Trockenheit beeinträchtigt den Geschmack von Beeren und macht sie fade und bitter. Um den Zuckergehalt der Früchte zu erhöhen, wird Geißblatt mit Asche gedüngt.
Trimmen
Durch richtigen Schnitt wird das Aussehen des Geißblatts verbessert, der Ertrag gesteigert und die Größe der Beeren erhöht. Hier einige Tipps zum Schneiden von Geißblatt:
- Bei jungen Sämlingen werden die Zweige verkürzt, um die Verzweigung zu verbessern.
- Der Rückschnitt erfolgt im Frühjahr vor dem Austrieb der Knospen und im Herbst vor dem ersten Frost.
- Der erste Rückschnitt erfolgt 4-5 Jahre nach der Pflanzung im Freiland.
- Die Triebspitzen werden nicht beschnitten – dort bilden sich die Früchte. Nur junge Geißblatttriebe tragen Früchte.
- Beim fachgerechten Rückschnitt werden kranke, abgestorbene und beschädigte Äste entfernt. Sie werden bodennah abgeschnitten, sodass keine Stümpfe zurückbleiben. Gesunde Äste hingegen bleiben 30–50 cm hohe Stümpfe stehen.
- Äste, an denen Früchte nahe am Boden wachsen, werden entfernt.
- Von den jungen Trieben werden die aufrechten stehen gelassen, die krummen und geschwächten abgeschnitten.
- Bei 8-10 Jahre alten Sträuchern werden jedes Jahr mehrere Triebe zur Verjüngung abgeschnitten.

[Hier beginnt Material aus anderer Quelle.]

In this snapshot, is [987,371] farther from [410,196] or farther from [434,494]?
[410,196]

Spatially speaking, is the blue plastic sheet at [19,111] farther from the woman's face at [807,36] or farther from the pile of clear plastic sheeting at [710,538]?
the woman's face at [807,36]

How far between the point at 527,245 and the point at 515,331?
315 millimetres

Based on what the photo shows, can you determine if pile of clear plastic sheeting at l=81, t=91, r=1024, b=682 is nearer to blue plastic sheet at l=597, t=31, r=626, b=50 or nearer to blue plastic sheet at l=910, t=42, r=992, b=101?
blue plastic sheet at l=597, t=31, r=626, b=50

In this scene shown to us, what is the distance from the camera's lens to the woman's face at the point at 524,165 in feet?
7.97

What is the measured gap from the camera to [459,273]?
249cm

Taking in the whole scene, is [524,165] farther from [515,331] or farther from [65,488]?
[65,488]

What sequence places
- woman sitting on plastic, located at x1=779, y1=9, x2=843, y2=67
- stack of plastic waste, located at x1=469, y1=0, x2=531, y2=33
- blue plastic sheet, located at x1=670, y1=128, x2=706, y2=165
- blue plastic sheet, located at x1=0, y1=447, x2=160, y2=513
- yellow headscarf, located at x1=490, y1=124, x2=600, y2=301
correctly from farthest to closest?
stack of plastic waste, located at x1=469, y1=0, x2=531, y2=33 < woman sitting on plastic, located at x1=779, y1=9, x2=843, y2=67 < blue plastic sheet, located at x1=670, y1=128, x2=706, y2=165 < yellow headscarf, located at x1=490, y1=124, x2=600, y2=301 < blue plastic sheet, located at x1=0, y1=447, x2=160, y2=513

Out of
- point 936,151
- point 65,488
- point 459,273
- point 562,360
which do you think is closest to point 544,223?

Schädlings- und Krankheitsbekämpfung
Der Hauptschädling der Schwanensorte „Lebedushka“ sind Blattläuse. Sie treten Anfang Mai auf und befallen den Strauch während der Hauptblütezeit. Der Einsatz von Chemikalien in dieser Zeit tötet die bestäubenden Insekten. Daher beginnt die Blattlausbekämpfung erst nach der Beerenernte. Geeignete Insektizide wie Aktara, Biotlin oder Iskra können verwendet werden, jedoch nur vor dem Austrieb und nach der Ernte.
Gegen Blattläuse werden häufig volksmedizinische Mittel eingesetzt. Eine Lösung aus Asche und Waschseife wird zubereitet und auf die Sträucher gesprüht.

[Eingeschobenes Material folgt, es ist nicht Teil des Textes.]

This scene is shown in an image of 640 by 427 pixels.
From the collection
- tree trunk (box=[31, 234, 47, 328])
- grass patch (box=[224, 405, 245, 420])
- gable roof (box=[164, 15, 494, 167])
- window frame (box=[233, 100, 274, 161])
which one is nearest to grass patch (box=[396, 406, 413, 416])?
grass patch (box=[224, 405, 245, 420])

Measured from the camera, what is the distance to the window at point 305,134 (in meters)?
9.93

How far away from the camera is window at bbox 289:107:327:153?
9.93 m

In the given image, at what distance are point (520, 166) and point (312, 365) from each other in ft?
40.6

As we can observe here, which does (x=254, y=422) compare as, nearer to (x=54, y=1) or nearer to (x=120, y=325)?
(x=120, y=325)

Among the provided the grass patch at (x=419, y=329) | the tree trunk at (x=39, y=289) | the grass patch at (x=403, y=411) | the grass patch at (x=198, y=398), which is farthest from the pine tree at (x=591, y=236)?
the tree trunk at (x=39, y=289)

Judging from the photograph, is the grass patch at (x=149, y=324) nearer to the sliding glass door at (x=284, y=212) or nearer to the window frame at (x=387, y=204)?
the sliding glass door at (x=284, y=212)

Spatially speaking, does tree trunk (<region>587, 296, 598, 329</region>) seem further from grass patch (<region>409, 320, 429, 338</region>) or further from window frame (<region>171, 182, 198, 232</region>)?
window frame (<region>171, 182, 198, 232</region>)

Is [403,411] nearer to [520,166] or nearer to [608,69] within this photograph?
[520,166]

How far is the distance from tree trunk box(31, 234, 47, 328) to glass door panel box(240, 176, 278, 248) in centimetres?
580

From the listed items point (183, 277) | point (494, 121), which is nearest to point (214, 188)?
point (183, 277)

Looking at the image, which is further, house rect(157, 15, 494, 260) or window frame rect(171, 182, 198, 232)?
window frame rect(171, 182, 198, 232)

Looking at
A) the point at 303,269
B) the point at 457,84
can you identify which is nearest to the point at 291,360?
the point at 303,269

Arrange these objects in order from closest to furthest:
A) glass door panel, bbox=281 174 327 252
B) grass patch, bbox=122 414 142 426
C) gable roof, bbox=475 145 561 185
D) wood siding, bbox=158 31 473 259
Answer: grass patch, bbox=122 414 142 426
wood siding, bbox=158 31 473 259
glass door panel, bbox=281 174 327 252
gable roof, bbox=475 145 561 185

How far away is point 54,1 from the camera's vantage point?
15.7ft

Blattläuse lassen sich nicht für immer loswerden; man muss sie ständig bekämpfen.
Um Pilzkrankheiten vorzubeugen, sollte Geißblatt vor der Blüte mit Fundazol oder Kupfersulfat (100 g pro 10 Liter) besprüht werden. Es wird außerdem empfohlen, die Pflanzen im zeitigen Frühjahr mit Bordeauxbrühe zu behandeln, um Krebs und anderen Krankheiten vorzubeugen.
Tricks zur Ertragssteigerung
Wie man den Ernteertrag steigert:
- Um den Ertrag von essbarem Geißblatt zu steigern, greifen Gärtner zu einem einfachen Trick: Sie locken honigspendende Insekten an die blühenden Sträucher. Während der Blütezeit werden die Geißblattzweige mit einer Zucker- oder Honiglösung besprüht. Dazu gibt man 2 Esslöffel der jeweiligen Lösung auf 10 Liter Wasser.
- Um zu verhindern, dass Vögel einen Teil der Ernte fressen, werden reifende Früchte mit Netzen abgedeckt. Verschiedene Abwehrmittel werden an die Sträucher gehängt.
Rezensionen von Gärtnern zur Sorte Lebedushka
Lebedushka zählt zu den besten essbaren Geißblattsorten. Diese pflegeleichte Pflanze kann die Krönung Ihres Gartens sein und liefert zudem köstliche und nahrhafte Früchte.